Myelin is fundamental for the transmission of information, that is, it allows electrical impulses to be transmitted quickly and efficiently from the ocular areas to the brain centers are processed (Mayo Clinic, 2014).
When this pathological process appears, the normal process of transmission interrupts affected visual capacity, among other events (Mayo Clinic, 2014).
Specifically, optic neuritis is a very common medical condition in multiple sclerosis. In addition, it has been pointed out that there is a 50% probability of developing this demyelinating disease after having suffered one or several episodes of optic neuritis (Mayo Clinic, 2014).
In addition, some research has suggested the presence of some genetic factors related to the predisposition and development of optic neuritis . Specifically, the presence of the haplotype HLA-DR15, DQ6, DW2 has been identified in almost 50% of adult patients diagnosed in addition to multiple sclerosis (Buompadre, 2013).
The diagnosis of optic neuritis is clinical, that is, the presence and identification of some signs and symptoms, such as afferent pupillary defect, visual deficit, dyschromatopsia or papilledema, are sufficient to emit the diagnosis (Galdos Iztueta, Noval Martín, Martínez Alday, Pinar Sueiro, Fonollosa Callduch, 2012).
In the phase of physical and ophthalmological exploration, therefore, it is essential to explore the sensitivity and visual capacity, the fundus, the visual field, the integrity of the optic nerve, etc.
In addition, some complementary tests should be used (Galdos Iztueta et al., 2012):
– Magnetic Resonance: this type of neuroimaging technique allows to identify the presence of nerve injuries of the demyelinating type, it is especially useful to predict the possible development of multiple sclerosis. Generally, optic neuritis can be observed in oval type lesions, with an amplitude greater than 3 mm and located in periventricular areas.
– Visual evoked potentials: this type of technique allows to study the potentials generated by the nervous system after the stimulation of a peripheral sensory organ. Specifically, they are used to examine the possible involvement of the optical pathways or to detect lesions that have not produced evident clinical symptoms. The most common in optic neuritis is to find an extension of the latency of the P100 wave with preservation of the amplitude and morphology of the wave.
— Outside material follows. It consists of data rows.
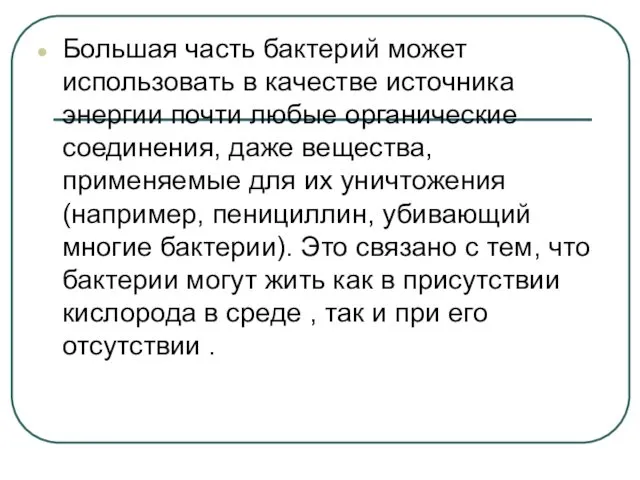 Большая часть бактерий может использовать в качестве источника энергии почти любые органические соединения, даже вещества, применяемые для их уничтожения (например, пенициллин, убивающий многие бактерии). Это связано с тем, что бактерии могут жить как в присутствии кислорода в среде , так и при его отсутствии .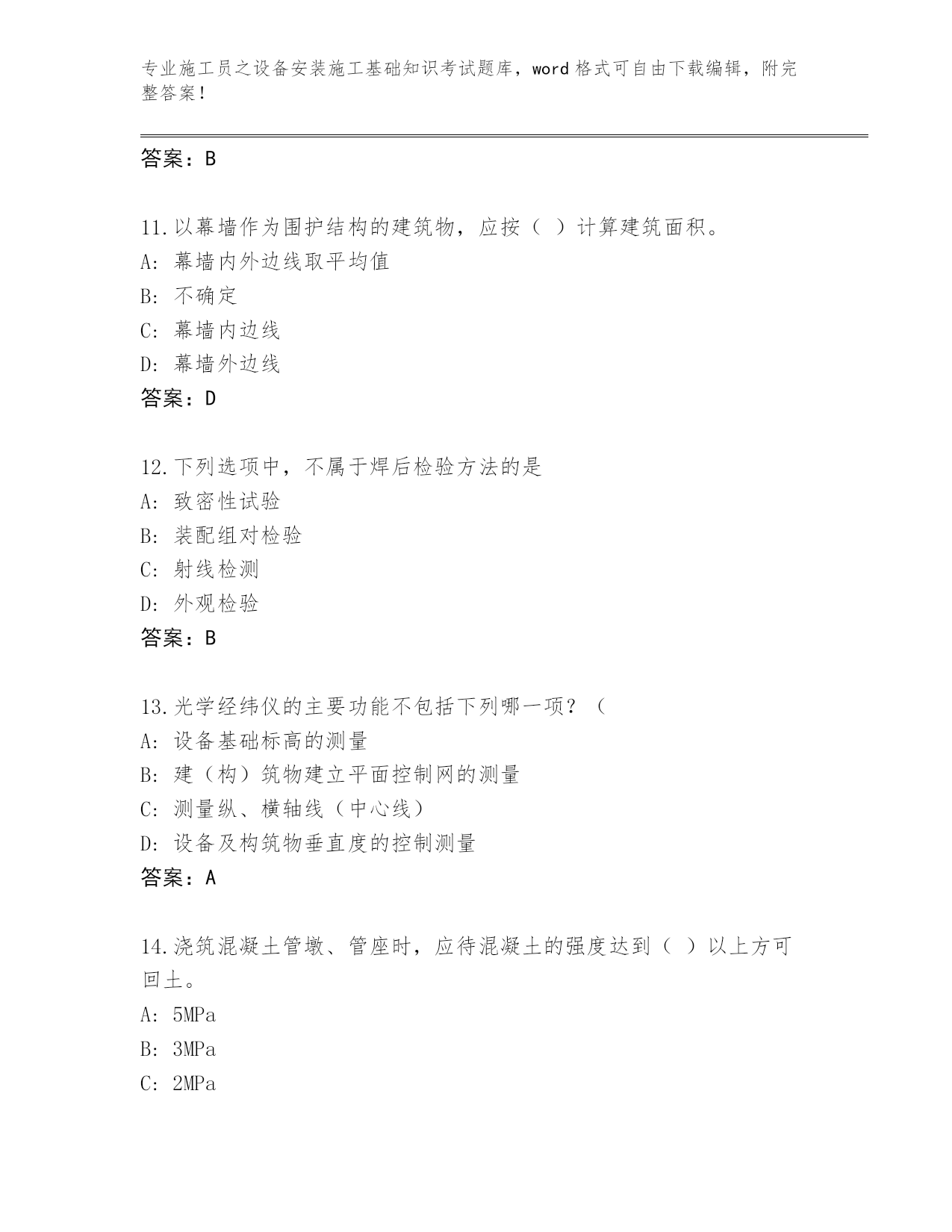 专业施工员之设备安装施工基础知识考试题库，word 格式可自由下载编辑，附完整答案！

答案：B

11.以幕墙作为围护结构的建筑物，应按（ ）计算建筑面积。
A: 幕墙内外边线取平均值
B: 不确定
C: 幕墙内边线
D: 幕墙外边线
答案：D

12.下列选项中，不属于焊后检验方法的是
A: 致密性试验
B: 装配组对检验
C: 射线检测
D: 外观检验
答案：B

13.光学经纬仪的主要功能不包括下列哪一项？（
A: 设备基础标高的测量
B: 建（构）筑物建立平面控制网的测量
C: 测量纵、横轴线（中心线）
D: 设备及构筑物垂直度的控制测量
答案：A

14.浇筑混凝土管墩、管座时，应待混凝土的强度达到（ ）以上方可回土。
A: 5MPa
B: 3MPa
C: 2MPa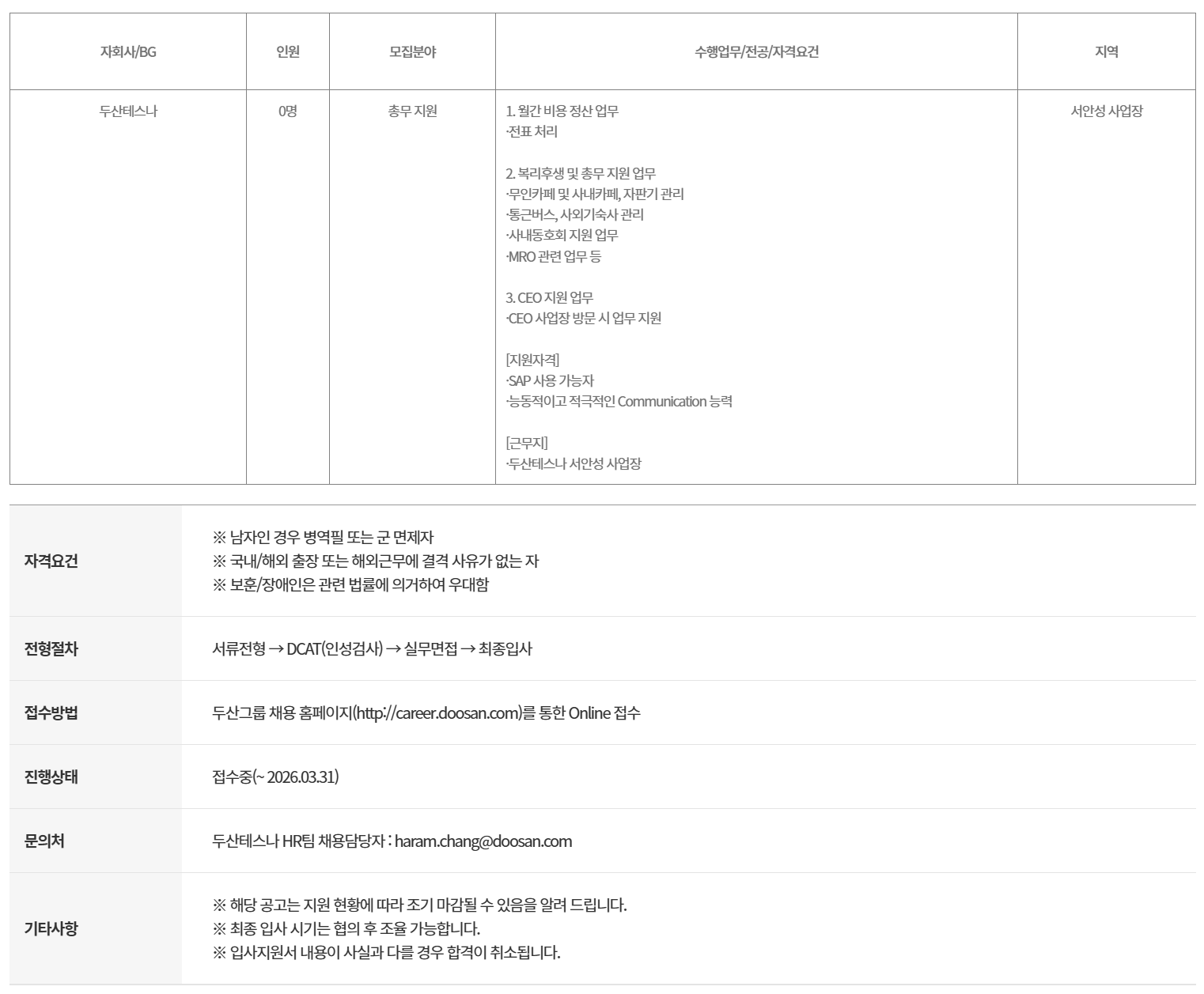 | 자회사/BG | 인원 | 모집분야 | 수행업무/전공/자격요건 | 지역 |
|---|---|---|---|---|
| 두산테스나 | 0명 | 총무 지원 | 1. 월간 비용 정산 업무 ·전표 처리 2. 복리후생 및 총무 지원 업무 ·무인카페 및 사내카페, 자판기 관리 ·통근버스, 사외기숙사 관리 ·사내동호회 지원 업무 ·MRO 관련 업무 등 3. CEO 지원 업무 ·CEO 사업장 방문 시 업무 지원 [지원자격] ·SAP 사용 가능자 ·능동적이고 적극적인 Communication 능력 [근무지] ·두산테스나 서안성 사업장 | 서안성 사업장 |

자격요건

※ 남자인 경우 병역필 또는 군 면제자
※ 국내/해외 출장 또는 해외근무에 결격 사유가 없는 자
※ 보훈/장애인은 관련 법률에 의거하여 우대함

전형절차

서류전형 → DCAT(인성검사) → 실무면접 → 최종입사

접수방법

두산그룹 채용 홈페이지(http://career.doosan.com)를 통한 Online 접수

진행상태

접수중(~ 2026.03.31)

문의처

두산테스나 HR팀 채용담당자 : haram.chang@doosan.com

기타사항

※ 해당 공고는 지원 현황에 따라 조기 마감될 수 있음을 알려 드립니다.
※ 최종 입사 시기는 협의 후 조율 가능합니다.
※ 입사지원서 내용이 사실과 다를 경우 합격이 취소됩니다.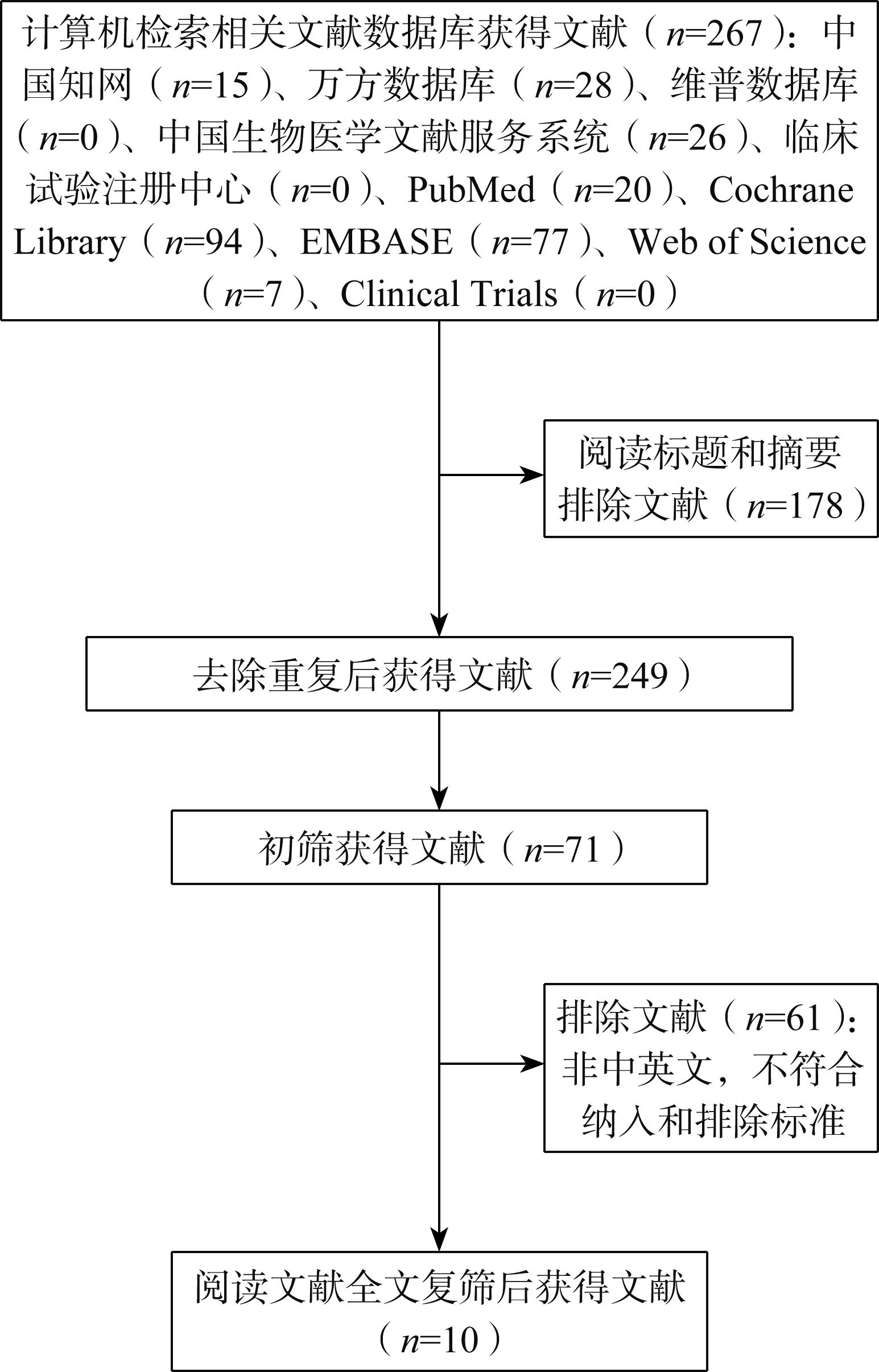 计算机检索相关文献数据库获得文献（$n$=267）：中国知网（$n$=15）、万方数据库（$n$=28）、维普数据库（$n$=0）、中国生物医学文献服务系统（$n$=26）、临床试验注册中心（$n$=0）、PubMed（$n$=20）、Cochrane Library（$n$=94）、EMBASE（$n$=77）、Web of Science（$n$=7）、Clinical Trials（$n$=0）

阅读标题和摘要排除文献（$n$=178）

去除重复后获得文献（$n$=249）

初筛获得文献（$n$=71）

排除文献（$n$=61）：非中英文，不符合纳入和排除标准

阅读文献全文复筛后获得文献（$n$=10）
– Optical coherence tomography : with this technique we can study the thickness of the queen and thus measure its internal thickness and the integrity of the nerve fiber layer.
Is there a treatment?
Due mainly to the demyelinating etiologies of optic neuritis, there is no specific cure for this pathology.
Normally, neuritis crises usually subside spontaneously, however, the use of some therapeutic measures is recommended, such as sterold drugs to control and reduce inflammation of the optic nerve (Mayo Clinic, 2014).
Although sterolds are efficient in resolving symptoms, in many cases they have side effects, such as stomach pathologies, insomnia, mood changes or body weight gain (Mayo Clinic, 2014).
In addition, sterold therapy is also commonly used to reduce the risk of developing MS and accelerate functional recovery of vision (Mayo Clinic, 2014).
In more severe cases, when other interventions do not show beneficial effects, plasmapheresis can also be used; however, its applications and side effects have not yet been confirmed experimentally (Mayo Clinic, 2014).